- _Requirements_: Would you write out the entries below, every one of them, exactly?
--*--
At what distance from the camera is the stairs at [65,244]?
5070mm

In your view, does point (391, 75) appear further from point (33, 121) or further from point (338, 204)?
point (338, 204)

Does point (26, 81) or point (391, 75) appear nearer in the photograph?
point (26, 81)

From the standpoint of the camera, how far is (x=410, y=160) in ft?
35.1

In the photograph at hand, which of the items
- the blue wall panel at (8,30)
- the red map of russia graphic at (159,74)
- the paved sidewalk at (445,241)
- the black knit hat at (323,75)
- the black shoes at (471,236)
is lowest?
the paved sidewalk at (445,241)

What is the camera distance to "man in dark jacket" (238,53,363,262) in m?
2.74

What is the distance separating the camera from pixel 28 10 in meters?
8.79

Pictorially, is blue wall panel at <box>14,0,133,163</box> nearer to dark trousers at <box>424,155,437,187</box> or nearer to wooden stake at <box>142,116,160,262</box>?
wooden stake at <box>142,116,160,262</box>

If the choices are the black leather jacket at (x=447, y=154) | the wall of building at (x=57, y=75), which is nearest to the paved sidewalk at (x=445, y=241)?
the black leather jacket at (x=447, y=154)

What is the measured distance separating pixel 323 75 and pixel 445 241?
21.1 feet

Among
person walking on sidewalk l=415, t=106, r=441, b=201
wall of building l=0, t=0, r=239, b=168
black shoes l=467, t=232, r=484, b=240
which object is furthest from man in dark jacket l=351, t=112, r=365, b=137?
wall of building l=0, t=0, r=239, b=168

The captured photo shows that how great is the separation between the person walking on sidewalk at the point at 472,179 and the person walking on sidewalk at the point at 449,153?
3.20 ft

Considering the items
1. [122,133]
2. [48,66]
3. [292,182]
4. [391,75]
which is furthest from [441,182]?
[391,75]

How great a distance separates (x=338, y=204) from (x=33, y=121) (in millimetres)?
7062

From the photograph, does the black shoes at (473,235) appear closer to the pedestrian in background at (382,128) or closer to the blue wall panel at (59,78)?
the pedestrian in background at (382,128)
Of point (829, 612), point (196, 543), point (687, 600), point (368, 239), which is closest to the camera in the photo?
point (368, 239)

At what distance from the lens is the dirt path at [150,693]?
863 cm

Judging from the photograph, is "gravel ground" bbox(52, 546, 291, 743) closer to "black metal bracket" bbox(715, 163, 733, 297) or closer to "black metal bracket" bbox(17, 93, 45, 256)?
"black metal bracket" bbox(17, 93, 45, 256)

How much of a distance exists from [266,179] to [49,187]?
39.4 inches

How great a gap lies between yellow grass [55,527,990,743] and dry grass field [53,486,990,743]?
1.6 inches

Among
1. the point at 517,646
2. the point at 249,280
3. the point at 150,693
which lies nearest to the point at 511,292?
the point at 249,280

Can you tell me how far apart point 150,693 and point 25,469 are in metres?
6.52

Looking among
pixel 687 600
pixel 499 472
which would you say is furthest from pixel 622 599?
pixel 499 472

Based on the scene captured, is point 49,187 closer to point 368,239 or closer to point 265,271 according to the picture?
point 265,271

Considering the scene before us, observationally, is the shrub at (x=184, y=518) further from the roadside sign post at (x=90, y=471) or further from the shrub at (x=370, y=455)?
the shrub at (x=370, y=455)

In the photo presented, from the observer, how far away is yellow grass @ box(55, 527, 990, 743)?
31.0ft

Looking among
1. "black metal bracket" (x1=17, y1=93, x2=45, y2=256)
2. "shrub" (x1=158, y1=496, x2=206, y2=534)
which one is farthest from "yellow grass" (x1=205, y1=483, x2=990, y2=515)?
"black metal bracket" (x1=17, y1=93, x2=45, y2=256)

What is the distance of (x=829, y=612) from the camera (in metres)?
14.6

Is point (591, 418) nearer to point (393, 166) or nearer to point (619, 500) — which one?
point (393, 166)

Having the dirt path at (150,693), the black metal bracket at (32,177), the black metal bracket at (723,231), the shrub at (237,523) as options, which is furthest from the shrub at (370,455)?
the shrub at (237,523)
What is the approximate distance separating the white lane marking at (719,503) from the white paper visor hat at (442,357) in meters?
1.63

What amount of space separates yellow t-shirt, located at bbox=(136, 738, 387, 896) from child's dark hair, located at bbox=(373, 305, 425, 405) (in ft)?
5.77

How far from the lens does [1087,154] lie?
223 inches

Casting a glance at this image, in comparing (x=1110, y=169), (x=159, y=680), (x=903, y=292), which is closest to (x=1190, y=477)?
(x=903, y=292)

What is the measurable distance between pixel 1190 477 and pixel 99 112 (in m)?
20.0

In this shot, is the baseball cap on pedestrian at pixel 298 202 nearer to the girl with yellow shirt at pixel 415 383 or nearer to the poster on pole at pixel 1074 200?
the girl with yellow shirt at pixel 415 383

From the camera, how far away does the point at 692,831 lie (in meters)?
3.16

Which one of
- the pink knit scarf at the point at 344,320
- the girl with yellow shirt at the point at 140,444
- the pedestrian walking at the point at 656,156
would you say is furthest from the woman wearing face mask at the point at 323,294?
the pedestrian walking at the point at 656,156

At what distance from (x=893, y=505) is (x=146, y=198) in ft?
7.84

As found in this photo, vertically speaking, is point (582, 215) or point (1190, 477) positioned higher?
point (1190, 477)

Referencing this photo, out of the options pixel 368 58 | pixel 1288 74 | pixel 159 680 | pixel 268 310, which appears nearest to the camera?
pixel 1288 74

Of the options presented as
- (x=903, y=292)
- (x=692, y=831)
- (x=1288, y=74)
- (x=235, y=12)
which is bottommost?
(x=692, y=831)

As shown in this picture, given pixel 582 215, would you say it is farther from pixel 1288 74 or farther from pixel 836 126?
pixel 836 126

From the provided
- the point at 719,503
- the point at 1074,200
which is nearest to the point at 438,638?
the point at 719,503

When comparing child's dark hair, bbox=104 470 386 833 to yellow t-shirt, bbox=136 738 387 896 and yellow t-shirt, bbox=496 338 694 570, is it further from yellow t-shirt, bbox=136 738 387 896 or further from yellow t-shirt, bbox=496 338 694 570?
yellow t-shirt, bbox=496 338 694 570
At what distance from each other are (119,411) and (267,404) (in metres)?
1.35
--*--
- _Answer for this exercise_:
At what distance from the camera is the stairs at [65,244]?
5070mm

In your view, does point (391, 75) appear further from point (33, 121) or further from point (338, 204)?
point (338, 204)

Does point (26, 81) or point (391, 75) appear nearer in the photograph?
point (26, 81)

From the standpoint of the camera, how far is (x=410, y=160) in ft?
35.1

In the photograph at hand, which of the items
- the blue wall panel at (8,30)
- the red map of russia graphic at (159,74)
- the paved sidewalk at (445,241)
- the black knit hat at (323,75)
- the black shoes at (471,236)
is lowest?
the paved sidewalk at (445,241)

What is the camera distance to "man in dark jacket" (238,53,363,262) in m?
2.74

What is the distance separating the camera from pixel 28 10 in meters?
8.79

Pictorially, is blue wall panel at <box>14,0,133,163</box> nearer to dark trousers at <box>424,155,437,187</box> or nearer to wooden stake at <box>142,116,160,262</box>?
wooden stake at <box>142,116,160,262</box>

If the choices are the black leather jacket at (x=447, y=154) | the wall of building at (x=57, y=75), which is nearest to the paved sidewalk at (x=445, y=241)?
the black leather jacket at (x=447, y=154)

What is the measured distance separating pixel 323 75 and pixel 445 241?
21.1 feet

Among
person walking on sidewalk l=415, t=106, r=441, b=201
wall of building l=0, t=0, r=239, b=168
black shoes l=467, t=232, r=484, b=240
which object is furthest from man in dark jacket l=351, t=112, r=365, b=137?
wall of building l=0, t=0, r=239, b=168

The captured photo shows that how great is the separation between the person walking on sidewalk at the point at 472,179 and the person walking on sidewalk at the point at 449,153?
3.20 ft

Considering the items
1. [122,133]
2. [48,66]
3. [292,182]
4. [391,75]
which is furthest from [441,182]?
[391,75]

How great a distance separates (x=338, y=204) from (x=33, y=121) (in millimetres)?
7062

From the photograph, does the black shoes at (473,235) appear closer to the pedestrian in background at (382,128) or closer to the blue wall panel at (59,78)?
the pedestrian in background at (382,128)
Of point (829, 612), point (196, 543), point (687, 600), point (368, 239), which is closest to the camera in the photo?
point (368, 239)

At what distance from the lens is the dirt path at [150,693]?
863 cm

Judging from the photograph, is "gravel ground" bbox(52, 546, 291, 743) closer to "black metal bracket" bbox(715, 163, 733, 297) or closer to "black metal bracket" bbox(17, 93, 45, 256)?
"black metal bracket" bbox(17, 93, 45, 256)

How much of a distance exists from [266,179] to [49,187]?
39.4 inches

How great a gap lies between yellow grass [55,527,990,743] and dry grass field [53,486,990,743]?
1.6 inches

Among
1. the point at 517,646
2. the point at 249,280
3. the point at 150,693
which lies nearest to the point at 511,292?
the point at 249,280

Can you tell me how far apart point 150,693 and point 25,469 are in metres?
6.52

Looking among
pixel 687 600
pixel 499 472
which would you say is furthest from pixel 622 599?
pixel 499 472

Based on the scene captured, is point 49,187 closer to point 368,239 or closer to point 265,271 according to the picture?
point 265,271

Considering the scene before us, observationally, is the shrub at (x=184, y=518) further from the roadside sign post at (x=90, y=471) or further from the shrub at (x=370, y=455)?
the shrub at (x=370, y=455)

In the photo presented, from the observer, how far away is yellow grass @ box(55, 527, 990, 743)?
31.0ft

Looking among
1. "black metal bracket" (x1=17, y1=93, x2=45, y2=256)
2. "shrub" (x1=158, y1=496, x2=206, y2=534)
which one is farthest from "yellow grass" (x1=205, y1=483, x2=990, y2=515)?
"black metal bracket" (x1=17, y1=93, x2=45, y2=256)

What is the distance of (x=829, y=612) from the camera (in metres)?
14.6

Is point (591, 418) nearer to point (393, 166) or nearer to point (619, 500) — which one?
point (393, 166)

Having the dirt path at (150,693), the black metal bracket at (32,177), the black metal bracket at (723,231), the shrub at (237,523) as options, which is furthest from the shrub at (370,455)?
the shrub at (237,523)
What is the approximate distance separating the white lane marking at (719,503) from the white paper visor hat at (442,357) in meters?
1.63

What amount of space separates yellow t-shirt, located at bbox=(136, 738, 387, 896) from child's dark hair, located at bbox=(373, 305, 425, 405) (in ft)?
5.77

How far from the lens does [1087,154] lie?
223 inches

Casting a glance at this image, in comparing (x=1110, y=169), (x=159, y=680), (x=903, y=292), which is closest to (x=1190, y=477)?
(x=903, y=292)

What is the measurable distance between pixel 1190 477 and pixel 99 112 (in m)?
20.0

In this shot, is the baseball cap on pedestrian at pixel 298 202 nearer to the girl with yellow shirt at pixel 415 383 or nearer to the poster on pole at pixel 1074 200?
the girl with yellow shirt at pixel 415 383

From the camera, how far away does the point at 692,831 lie (in meters)?
3.16

Which one of
- the pink knit scarf at the point at 344,320
- the girl with yellow shirt at the point at 140,444
- the pedestrian walking at the point at 656,156
would you say is furthest from the woman wearing face mask at the point at 323,294?
the pedestrian walking at the point at 656,156

At what distance from (x=893, y=505) is (x=146, y=198) in ft?
7.84

As found in this photo, vertically speaking, is point (582, 215) or point (1190, 477) positioned higher?
point (1190, 477)

Referencing this photo, out of the options pixel 368 58 | pixel 1288 74 | pixel 159 680 | pixel 268 310, which appears nearest to the camera?
pixel 1288 74

Of the options presented as
- (x=903, y=292)
- (x=692, y=831)
- (x=1288, y=74)
- (x=235, y=12)
which is bottommost?
(x=692, y=831)

As shown in this picture, given pixel 582 215, would you say it is farther from pixel 1288 74 or farther from pixel 836 126?
pixel 836 126

From the provided
- the point at 719,503
- the point at 1074,200
which is nearest to the point at 438,638?
the point at 719,503

When comparing child's dark hair, bbox=104 470 386 833 to yellow t-shirt, bbox=136 738 387 896 and yellow t-shirt, bbox=496 338 694 570, is it further from yellow t-shirt, bbox=136 738 387 896 or further from yellow t-shirt, bbox=496 338 694 570?
yellow t-shirt, bbox=496 338 694 570
At what distance from each other are (119,411) and (267,404) (in metres)?
1.35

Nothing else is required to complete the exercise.